Please see the following 2007 Turing Award winners' profiles as examples: - History: Disambiguation of author names is of course required for precise identification of all the works, and only those works, by a unique individual. Of equal importance to ACM, author name normalization is also one critical prerequisite to building accurate citation and download statistics. For the past several years, ACM has worked to normalize author names, expand reference capture, and gather detailed usage statistics, all intended to provide the community with a robust set of publication metrics. The Author Profile Pages reveal the first result of these efforts.

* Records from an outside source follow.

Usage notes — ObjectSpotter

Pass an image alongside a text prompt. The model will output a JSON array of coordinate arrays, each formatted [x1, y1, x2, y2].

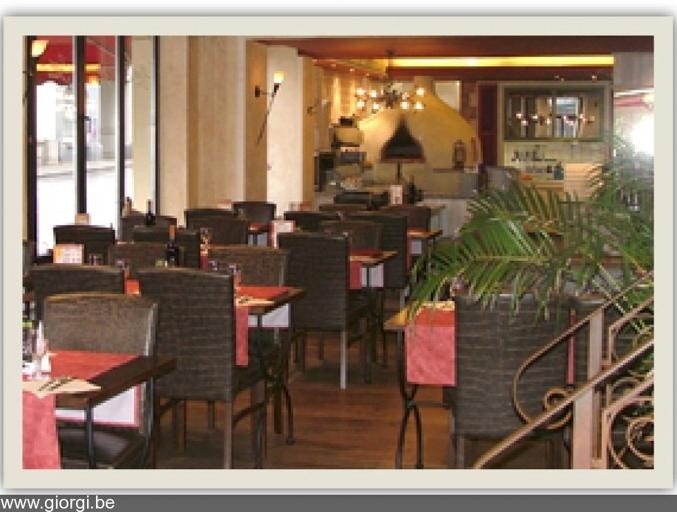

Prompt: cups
[[34, 338, 52, 379]]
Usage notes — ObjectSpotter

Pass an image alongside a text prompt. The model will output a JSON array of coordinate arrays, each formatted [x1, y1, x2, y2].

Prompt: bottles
[[144, 201, 156, 227], [23, 299, 36, 363], [166, 223, 180, 270]]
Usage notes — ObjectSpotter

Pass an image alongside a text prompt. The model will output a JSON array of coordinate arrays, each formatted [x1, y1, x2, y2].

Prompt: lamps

- Normalization: ACM uses normalization algorithms to weigh several types of evidence for merging and splitting names.
These include:- co-authors: if we have two names and cannot disambiguate them based on name alone, then we see if they have a co-author in common. If so, this weighs towards the two names being the same person.
- affiliations: names in common with same affiliation weighs toward the two names being the same person.
- publication title: names in common whose works are published in same journal weighs toward the two names being the same person.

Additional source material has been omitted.